From the first line of the listing below to the line containing "Open, collaborative meting", write out everything exactly. No pictures.
────────
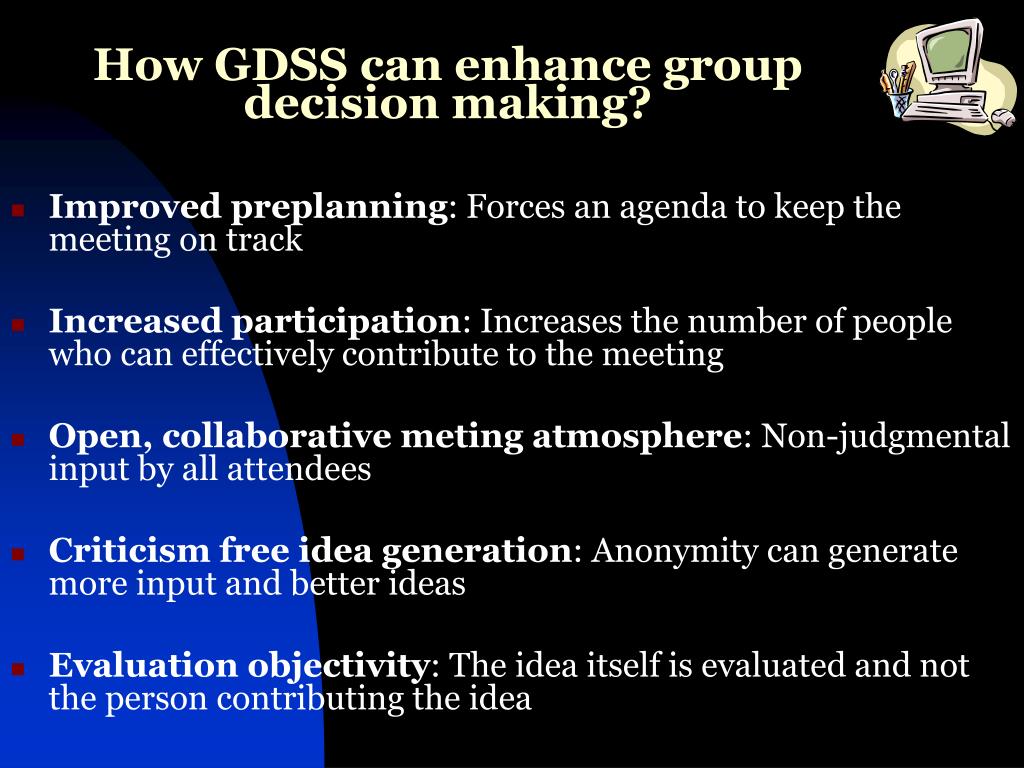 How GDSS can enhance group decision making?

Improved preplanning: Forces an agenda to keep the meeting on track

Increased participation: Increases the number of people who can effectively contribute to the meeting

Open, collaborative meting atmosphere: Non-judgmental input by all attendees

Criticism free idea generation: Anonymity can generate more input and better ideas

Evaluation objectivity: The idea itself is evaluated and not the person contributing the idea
────────
RESPONSE:
 How GDSS can enhance group decision making?

Improved preplanning: Forces an agenda to keep the meeting on track

Increased participation: Increases the number of people who can effectively contribute to the meeting

Open, collaborative meting atmosphere: Non-judgmental input by all attendees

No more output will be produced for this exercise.